大澤は、続けて「今日、グローバルなレベルで真理ととして認められている知は、科学の知だけだからです。」「『真理候補(仮説)』に過ぎないという控えめな主張をしている知だけが、グローバルな標準として受け入れられ」たとする。そして、ユヴァル・ノア・ハラリを引用して「近代科学をもたらしたのは『われわれは知らない』ということの自覚、われわれの無知についての知です。科学革命は、知の革命である以前に、無知(の知)の革命と理解すべきです。」と書いている。
もちろん、真理=世界を100%認識できることはありえない。「分かっている現在」を完全に認識するということも原理的にありえない。あっという間に過ぎ去る「現在」は調べる暇もない。科学はベーコンの表現では、「自然の秘密もまた、その道を進んでゆくときよりも、技術によって苦しめられられるとき、よりいっそうその正体を現す」のであり、17世紀の科学革命は自然の力に対する物理学的で数学的な把握にある。佐藤は、科学の「発祥時の目標は『経験からする予測の合理化、客観化』にある。技術と新しい機器を用いた実験で経験の合理的、客観的世界を拡大し、これらの情報から有用な予測情報を導く手法として論理や数学や統計の計算などが発達した」とする。また、山本義隆の言葉を借りれば、ガリレオの実験思想。デカルトの機械論。ニュートンの力概念による機械論の拡張、ベーコンの自然支配の思想は、「自然と宇宙に見られるさまざまな力を探りだし、その法則を突き止め、それを自然支配のために制御し使役する…近代科学は古代哲学における学の目的であった『事物の本質の探究』を『現象の定量的法則の確立』に置き換え、…魔術における物活論と有機体的世界像を要素還元主義にもとづく機械論的で数学的な世界像に置き換えることで、説明能力においてきわめて優れた自然理論を作りだした」のである(山本義隆・『福島の原発事故をめぐって』2011.8.25)。決して「無知の知」ではない。「知っているという錯覚は意識の流れと外界とが肯定的関係にあることの確認」である(佐藤:上記)。

◇ ◇ ◇ ◇ ◇

**記述問題 1:**
科学と「無知の知」を論じた記事から、次の一文を英語に訳しなさい。「あっという間に過ぎ去る「現在」は調べる暇もない。」
**記述問題 2:**
科学と「無知の知」を論じた記事で引かれる山本義隆の言葉によると、近代科学は古代哲学における学の目的であった「事物の本質の探究」を何に置き換えたか。
**記述問題 3:**
科学と「無知の知」を論じた記事を、最後の文の後から書き継ぎなさい。

**保存データ:**
◇ ◇ ◇ ◇ ◇

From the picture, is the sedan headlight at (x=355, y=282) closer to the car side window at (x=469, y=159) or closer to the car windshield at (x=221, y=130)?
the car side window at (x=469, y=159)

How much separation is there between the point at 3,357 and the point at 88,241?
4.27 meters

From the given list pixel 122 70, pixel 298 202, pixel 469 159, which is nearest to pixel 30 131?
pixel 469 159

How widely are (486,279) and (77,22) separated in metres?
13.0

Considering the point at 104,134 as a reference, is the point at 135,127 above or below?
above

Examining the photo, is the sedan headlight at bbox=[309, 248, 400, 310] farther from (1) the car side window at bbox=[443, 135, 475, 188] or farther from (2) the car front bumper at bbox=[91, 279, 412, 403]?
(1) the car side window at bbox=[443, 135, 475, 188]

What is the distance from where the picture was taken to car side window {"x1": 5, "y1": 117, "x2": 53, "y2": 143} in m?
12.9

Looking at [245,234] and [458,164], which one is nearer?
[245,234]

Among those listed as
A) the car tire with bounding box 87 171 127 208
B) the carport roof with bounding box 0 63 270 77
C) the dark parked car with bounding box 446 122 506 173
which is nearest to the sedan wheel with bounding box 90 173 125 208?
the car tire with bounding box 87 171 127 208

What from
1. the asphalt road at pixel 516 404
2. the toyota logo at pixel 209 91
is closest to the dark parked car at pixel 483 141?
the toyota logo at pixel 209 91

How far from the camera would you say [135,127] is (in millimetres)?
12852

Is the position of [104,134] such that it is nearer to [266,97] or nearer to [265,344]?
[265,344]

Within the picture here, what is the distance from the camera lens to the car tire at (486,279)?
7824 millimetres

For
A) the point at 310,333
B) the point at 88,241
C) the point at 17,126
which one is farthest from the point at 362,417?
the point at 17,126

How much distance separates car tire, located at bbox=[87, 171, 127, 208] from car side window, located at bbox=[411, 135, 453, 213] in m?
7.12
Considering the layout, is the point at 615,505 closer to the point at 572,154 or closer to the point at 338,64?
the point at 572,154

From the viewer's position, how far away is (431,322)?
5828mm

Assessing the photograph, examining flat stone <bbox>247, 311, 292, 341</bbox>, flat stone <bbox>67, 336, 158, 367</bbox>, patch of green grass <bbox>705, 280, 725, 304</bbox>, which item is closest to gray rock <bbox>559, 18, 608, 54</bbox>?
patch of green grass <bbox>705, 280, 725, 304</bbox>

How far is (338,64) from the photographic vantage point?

◇ ◇ ◇ ◇ ◇

**記述解答 1:**
There is not even time to examine the "present," which passes by in an instant.

**記述解答 2:**
「現象の定量的法則の確立」に置き換えた。

**記述解答 3:**
3 科学革命は技術を引き込んだ「下剋上」であった
近代社会の最大の発明品のひとつが科学技術である。「客観的法則として表される科学理論の生産実践への意識的適用」としての技術である(武谷三男)。15世紀までは「技術」が作るものは「まがい」であり自然に劣る不完全なものとされてきた。それが、16世紀の文化革命において西欧文明だけが思弁的な論証知(ギリシャ哲学やキリスト教神学)と技術的な経験知(航海・鉱山・軍事・錬金術など)の両者を結合させたのである。知の世界の地殻変動である。古代~15世紀までは、奴隷的で機械的な職業、活動的生活でない観想的な閑暇、技術でない自然に理念の価値をおいた。経験から生まれる知識は卑賤(メカニック)であり、精神のうちに生まれ、そこで終わる知識が学問とされていた。16世紀の文化革命はこの「卑賤」な学問世界から遠ざけられていたメカニカルの実世界に価値を見出した。17世紀の科学革命はこの学問世界から遠ざけられていた「卑賤」な技術職能集団を引き込んで、学問世界の主導権を争った革命・「下剋上の物語」であった。ガリレオ・ニュートンらの大発見によって、「至高の天上世界と卑賤な機械装置が同じ運動と力の法則に従う」こととなったのである(佐藤:上記)。
しかし、大澤は「通説的には、近代科学がもたらした革新のポイントは、『権威』よりも『経験』を重んじたことにある」と、「通説」には批判的である。通説とは逆に、「近代科学が出現した背景にあるのは、経験への素朴な信頼とはほど遠い…経験に対して疑いの目が向けられていた」。そこで、「経験から経験らしさを消し去り、それを実験に仕立て上げ」たとする。科学が、経験から生まれる「卑賤」なメカニックと組んで主導権を握ったとの認識はない。その後、「断片的な技術知やノウハウが、科学の体系的な知の中で統合され、背後にある原理や法則が見出され」、資本主義においては「『知恵』の伝統を引き継いでいる近代科学と、技術知の近現代的形態であるテクノロジーの間には、相互交流が」あると述べているが、あくまでも主体は「体系的な知」であり、「断片的な」メカニックの「下剋上」はないのである。
4 「科学的」という“免罪符”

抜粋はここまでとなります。